Le lundi 7 février 2022, le Sénat, en salle Médicis, a accueilli le colloque « L’Outre-mer veut sortir la tête de l’eau” porté par le think-tank Métamorphoses Outremers en partenariat avec Outremers360. En lien avec de nombreux partenaires, le think tank a voulu mieux faire connaître la réalité de l’outre-mer sur la question de l’accès à l’eau. Ce colloque a réuni en présentiel et à distance des élus, chercheurs, personnalités et associations pour porter la voix de ces territoires en préface du 9e Forum Mondial de l’eau qui aura lieu du 21 au 26 mars à Dakar.
Retour sur Olivier Serva, député de la Guadeloupe et Olivier Thibault, Directeur de l’eau et de la biodiversité au Ministère de la Transition Écologique et Solidaire.
Le 20 Juillet dernier, cinq rapporteurs des Nations unies ont alerté l’État français sur les coupures d’eau répétées en période de sécheresse à Mayotte et en Guadeloupe, relevant ainsi le non-respect des droits humains à l’eau potable pour la population et leurs droits à la santé. Les offices de l’eau départementales n’ont pas la puissance financière des agences de l’eau dans l'hexagone et la situation guadeloupéenne illustre la difficulté à sortir d’un héritage que personne ne semble vouloir assumer. L'État a signé 29 contrats de progrès et se heurte au bouclage du 30ème, le Plan Eau DOM Guadeloupe. Pour le Député Olivier Serva, député de la Guadeloupe également et président de la délégation aux outre-mer à l’Assemblée nationale, il s’agit d’une question de financement des opérations.

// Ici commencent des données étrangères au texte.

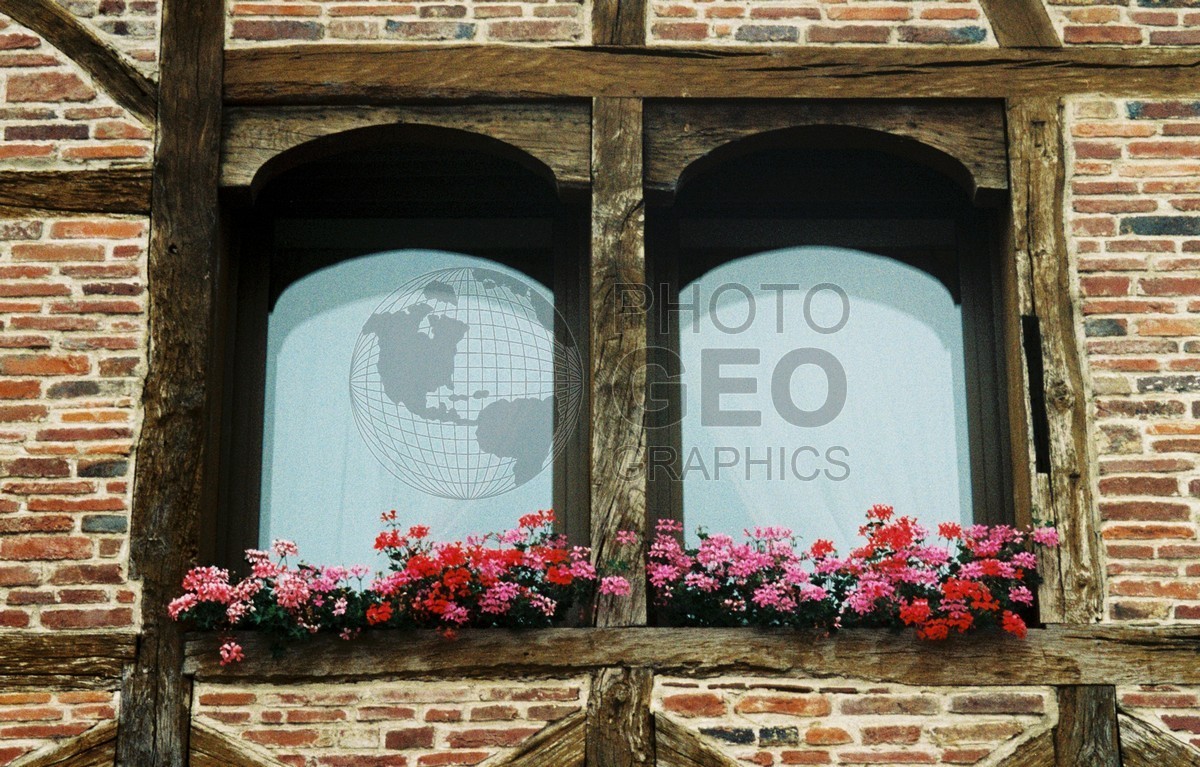 1011 Flower Boxes,Vionnay, France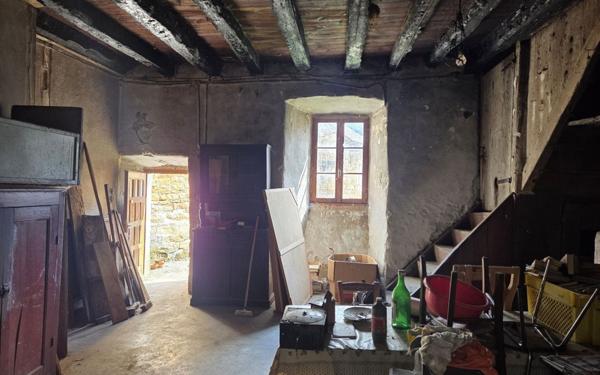 Maison à vendre    2 pièces • 80 m2 Balsièges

Si pour les politiques l’État serait responsable d’un financement insuffisant, pour Olivier Thibault Directeur de l’eau et de la biodiversité au Ministère de la transition écologique il s’agit d’une question de gouvernance, car l’argent ne manque pas : 5 millions ayant été débloqués en ingénierie, 160 en investissement et 280 en prêt.
C’est lui qui a la charge de mener à bien le Plan Eau DOM. Dans le cadre de ce Plan, les contrats de progrès des municipalités devaient être bouclés avant le 31 décembre 2018. Non seulement les délais s’allongent mais comme les crédits d’investissement sont bloqués, les situations locales s’aggravent. Le Plan Eau DOM est censé accompagner sur une durée de dix ans les collectivités dans l’amélioration du service rendu aux usagers.